» REQUIRED WORK
Search the data below for the word "smoothing" and report how many lines contain it. Nothing but the number is needed.

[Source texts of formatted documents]
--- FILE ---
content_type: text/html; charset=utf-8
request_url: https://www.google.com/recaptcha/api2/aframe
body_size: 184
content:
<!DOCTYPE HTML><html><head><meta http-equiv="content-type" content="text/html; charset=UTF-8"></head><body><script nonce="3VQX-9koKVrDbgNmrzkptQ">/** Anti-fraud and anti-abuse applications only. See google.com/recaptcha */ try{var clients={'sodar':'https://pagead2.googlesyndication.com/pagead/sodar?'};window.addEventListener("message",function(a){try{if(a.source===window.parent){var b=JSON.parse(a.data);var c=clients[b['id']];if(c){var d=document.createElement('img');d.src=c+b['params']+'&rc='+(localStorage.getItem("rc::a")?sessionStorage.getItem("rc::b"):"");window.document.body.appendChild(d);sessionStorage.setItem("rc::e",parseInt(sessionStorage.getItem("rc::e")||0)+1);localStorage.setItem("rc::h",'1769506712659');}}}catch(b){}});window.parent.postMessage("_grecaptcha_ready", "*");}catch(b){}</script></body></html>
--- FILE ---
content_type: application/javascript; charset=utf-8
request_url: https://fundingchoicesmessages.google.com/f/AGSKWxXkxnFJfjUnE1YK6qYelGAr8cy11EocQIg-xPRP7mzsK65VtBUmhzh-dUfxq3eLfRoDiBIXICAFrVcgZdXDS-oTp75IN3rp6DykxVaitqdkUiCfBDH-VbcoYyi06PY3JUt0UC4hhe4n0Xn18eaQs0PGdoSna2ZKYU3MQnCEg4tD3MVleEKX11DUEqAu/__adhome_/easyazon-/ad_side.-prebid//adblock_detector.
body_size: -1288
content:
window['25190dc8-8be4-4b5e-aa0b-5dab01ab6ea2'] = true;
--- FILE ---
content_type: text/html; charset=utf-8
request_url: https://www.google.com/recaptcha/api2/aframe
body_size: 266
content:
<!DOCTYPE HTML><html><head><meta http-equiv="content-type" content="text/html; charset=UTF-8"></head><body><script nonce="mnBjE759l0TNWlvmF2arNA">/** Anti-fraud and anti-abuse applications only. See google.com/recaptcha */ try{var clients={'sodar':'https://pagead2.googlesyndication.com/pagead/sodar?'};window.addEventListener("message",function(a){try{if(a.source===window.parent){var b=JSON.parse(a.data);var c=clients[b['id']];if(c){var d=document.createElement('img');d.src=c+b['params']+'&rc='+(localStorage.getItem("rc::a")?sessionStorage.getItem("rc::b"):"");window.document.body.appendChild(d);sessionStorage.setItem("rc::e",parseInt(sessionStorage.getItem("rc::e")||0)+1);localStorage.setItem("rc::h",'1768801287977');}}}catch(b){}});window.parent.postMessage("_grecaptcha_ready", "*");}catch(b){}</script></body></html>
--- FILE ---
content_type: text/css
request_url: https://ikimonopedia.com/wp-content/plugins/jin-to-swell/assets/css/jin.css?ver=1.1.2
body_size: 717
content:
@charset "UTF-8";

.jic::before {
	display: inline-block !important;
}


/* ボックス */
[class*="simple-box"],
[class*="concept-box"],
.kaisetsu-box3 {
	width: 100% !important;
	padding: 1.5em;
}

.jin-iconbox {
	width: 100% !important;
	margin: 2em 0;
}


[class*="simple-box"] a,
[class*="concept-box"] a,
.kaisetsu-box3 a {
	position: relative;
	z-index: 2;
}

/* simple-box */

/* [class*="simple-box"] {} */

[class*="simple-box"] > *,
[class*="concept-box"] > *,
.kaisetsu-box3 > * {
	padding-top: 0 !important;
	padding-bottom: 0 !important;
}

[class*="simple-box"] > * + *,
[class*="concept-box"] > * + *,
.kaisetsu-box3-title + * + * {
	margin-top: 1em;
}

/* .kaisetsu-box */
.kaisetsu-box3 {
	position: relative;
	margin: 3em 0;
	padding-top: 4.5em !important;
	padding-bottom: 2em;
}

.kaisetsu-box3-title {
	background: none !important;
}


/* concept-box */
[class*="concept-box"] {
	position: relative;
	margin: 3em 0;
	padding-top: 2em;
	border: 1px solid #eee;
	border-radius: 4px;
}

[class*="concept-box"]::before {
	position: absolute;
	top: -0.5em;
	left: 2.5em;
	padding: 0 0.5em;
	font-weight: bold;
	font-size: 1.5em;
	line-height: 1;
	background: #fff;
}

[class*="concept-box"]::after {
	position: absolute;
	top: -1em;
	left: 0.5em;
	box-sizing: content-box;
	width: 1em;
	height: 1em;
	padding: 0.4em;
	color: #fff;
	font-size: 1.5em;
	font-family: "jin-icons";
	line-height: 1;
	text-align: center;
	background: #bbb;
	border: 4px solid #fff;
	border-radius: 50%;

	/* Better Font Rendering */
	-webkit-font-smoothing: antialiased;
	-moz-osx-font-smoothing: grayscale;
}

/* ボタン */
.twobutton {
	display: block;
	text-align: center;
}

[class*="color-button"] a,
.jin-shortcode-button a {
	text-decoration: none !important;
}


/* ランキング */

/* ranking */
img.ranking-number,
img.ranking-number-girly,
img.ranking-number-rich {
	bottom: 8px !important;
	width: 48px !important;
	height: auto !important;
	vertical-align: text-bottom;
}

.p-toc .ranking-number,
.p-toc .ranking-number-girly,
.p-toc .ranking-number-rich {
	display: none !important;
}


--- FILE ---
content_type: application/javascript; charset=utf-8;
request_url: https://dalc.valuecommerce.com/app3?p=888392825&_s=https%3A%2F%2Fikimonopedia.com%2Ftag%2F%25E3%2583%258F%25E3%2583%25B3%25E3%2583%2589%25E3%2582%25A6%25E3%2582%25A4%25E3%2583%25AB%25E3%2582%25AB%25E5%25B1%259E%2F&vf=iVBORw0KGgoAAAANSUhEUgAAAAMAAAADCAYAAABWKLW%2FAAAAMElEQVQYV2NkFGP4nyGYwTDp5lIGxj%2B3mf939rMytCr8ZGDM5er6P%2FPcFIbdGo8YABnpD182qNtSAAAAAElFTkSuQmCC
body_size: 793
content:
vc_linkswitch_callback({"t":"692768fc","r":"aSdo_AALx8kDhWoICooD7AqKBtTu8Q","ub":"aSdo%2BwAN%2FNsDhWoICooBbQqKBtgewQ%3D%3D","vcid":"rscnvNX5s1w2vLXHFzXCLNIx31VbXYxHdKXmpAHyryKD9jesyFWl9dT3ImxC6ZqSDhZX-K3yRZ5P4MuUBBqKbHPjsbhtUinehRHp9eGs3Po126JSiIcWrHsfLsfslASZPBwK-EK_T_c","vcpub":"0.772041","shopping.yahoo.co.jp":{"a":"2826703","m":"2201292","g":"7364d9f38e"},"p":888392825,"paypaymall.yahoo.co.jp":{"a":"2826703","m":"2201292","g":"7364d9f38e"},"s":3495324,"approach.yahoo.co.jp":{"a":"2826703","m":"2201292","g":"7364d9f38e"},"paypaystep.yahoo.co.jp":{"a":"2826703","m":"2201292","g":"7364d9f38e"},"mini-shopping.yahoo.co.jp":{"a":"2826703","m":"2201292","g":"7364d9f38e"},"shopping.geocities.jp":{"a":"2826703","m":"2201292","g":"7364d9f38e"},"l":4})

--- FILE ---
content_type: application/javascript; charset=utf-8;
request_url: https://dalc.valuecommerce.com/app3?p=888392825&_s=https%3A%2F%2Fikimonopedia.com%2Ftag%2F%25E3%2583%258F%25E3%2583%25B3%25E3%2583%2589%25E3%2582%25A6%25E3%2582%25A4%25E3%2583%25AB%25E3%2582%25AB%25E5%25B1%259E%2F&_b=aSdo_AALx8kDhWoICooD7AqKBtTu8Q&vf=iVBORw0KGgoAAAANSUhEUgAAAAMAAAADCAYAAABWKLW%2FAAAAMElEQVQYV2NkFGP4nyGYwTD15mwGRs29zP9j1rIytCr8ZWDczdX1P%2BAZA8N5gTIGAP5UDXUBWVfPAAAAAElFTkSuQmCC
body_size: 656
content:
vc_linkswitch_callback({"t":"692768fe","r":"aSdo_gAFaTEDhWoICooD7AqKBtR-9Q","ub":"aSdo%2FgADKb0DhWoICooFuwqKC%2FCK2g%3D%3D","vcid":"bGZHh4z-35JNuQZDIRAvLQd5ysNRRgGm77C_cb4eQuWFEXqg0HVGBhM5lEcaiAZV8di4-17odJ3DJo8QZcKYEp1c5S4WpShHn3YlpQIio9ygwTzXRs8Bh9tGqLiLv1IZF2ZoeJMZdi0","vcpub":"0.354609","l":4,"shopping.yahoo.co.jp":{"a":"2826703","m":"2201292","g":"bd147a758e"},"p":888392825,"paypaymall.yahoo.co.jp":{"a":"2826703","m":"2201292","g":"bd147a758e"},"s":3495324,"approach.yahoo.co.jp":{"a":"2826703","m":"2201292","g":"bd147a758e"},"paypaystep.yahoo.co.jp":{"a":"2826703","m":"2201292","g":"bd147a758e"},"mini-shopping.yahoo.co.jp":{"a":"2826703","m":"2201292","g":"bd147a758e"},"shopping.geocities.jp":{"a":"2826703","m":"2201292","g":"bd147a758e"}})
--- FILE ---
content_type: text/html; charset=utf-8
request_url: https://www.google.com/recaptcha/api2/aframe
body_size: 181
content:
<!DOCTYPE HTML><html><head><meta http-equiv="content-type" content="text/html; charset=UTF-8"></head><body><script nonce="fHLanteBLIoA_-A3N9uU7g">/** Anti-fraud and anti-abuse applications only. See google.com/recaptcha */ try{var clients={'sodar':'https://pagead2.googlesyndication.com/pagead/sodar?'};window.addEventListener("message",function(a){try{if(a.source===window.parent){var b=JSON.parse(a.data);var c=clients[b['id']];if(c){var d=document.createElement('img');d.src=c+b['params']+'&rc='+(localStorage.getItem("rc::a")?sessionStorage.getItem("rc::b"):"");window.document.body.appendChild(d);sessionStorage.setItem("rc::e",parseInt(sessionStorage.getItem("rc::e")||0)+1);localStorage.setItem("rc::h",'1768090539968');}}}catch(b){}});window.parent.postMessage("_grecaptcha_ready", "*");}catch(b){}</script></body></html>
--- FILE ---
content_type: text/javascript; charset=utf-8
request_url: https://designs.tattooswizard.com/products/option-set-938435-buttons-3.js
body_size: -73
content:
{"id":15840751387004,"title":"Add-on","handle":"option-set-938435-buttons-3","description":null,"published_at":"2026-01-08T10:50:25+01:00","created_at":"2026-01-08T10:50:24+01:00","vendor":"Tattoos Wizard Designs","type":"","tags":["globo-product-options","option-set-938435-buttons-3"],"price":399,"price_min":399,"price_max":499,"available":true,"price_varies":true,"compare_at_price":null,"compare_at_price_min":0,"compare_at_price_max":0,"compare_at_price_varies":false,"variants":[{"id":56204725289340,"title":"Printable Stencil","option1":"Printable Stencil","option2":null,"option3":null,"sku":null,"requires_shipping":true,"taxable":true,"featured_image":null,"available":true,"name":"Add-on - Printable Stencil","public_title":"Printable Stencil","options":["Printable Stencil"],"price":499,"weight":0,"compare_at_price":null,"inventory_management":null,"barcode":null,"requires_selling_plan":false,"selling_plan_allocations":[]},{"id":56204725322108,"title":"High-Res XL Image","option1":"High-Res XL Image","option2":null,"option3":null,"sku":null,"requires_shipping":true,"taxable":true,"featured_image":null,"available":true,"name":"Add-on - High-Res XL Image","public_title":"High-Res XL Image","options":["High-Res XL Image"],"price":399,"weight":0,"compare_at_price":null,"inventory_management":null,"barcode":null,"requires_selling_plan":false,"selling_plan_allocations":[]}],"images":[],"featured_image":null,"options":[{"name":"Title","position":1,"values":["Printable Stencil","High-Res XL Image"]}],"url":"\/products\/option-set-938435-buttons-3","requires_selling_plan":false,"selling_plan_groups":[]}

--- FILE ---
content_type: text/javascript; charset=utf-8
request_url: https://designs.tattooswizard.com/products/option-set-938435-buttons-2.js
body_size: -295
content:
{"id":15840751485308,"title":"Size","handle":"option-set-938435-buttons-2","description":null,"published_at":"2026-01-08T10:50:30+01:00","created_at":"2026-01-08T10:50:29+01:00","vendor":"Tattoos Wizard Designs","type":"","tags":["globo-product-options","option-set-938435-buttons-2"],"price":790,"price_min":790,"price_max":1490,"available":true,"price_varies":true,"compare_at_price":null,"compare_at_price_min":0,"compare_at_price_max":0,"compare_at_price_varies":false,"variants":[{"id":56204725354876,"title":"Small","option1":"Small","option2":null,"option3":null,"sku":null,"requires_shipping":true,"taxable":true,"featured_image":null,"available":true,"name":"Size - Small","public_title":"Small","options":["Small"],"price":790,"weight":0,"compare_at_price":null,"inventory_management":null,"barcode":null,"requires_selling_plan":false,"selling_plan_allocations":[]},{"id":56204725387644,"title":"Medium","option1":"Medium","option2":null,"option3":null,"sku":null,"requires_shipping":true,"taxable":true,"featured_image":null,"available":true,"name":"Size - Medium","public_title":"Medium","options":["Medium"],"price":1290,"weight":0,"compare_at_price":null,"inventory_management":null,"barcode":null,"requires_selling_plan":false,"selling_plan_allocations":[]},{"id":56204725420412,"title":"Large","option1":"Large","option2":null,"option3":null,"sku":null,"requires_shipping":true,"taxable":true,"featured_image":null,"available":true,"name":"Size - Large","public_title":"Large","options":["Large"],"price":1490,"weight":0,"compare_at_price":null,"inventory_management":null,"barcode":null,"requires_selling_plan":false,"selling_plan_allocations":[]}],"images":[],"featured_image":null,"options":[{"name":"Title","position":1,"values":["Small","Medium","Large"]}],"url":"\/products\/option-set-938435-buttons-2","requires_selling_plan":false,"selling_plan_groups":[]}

» ANSWER TO THE EXERCISE
2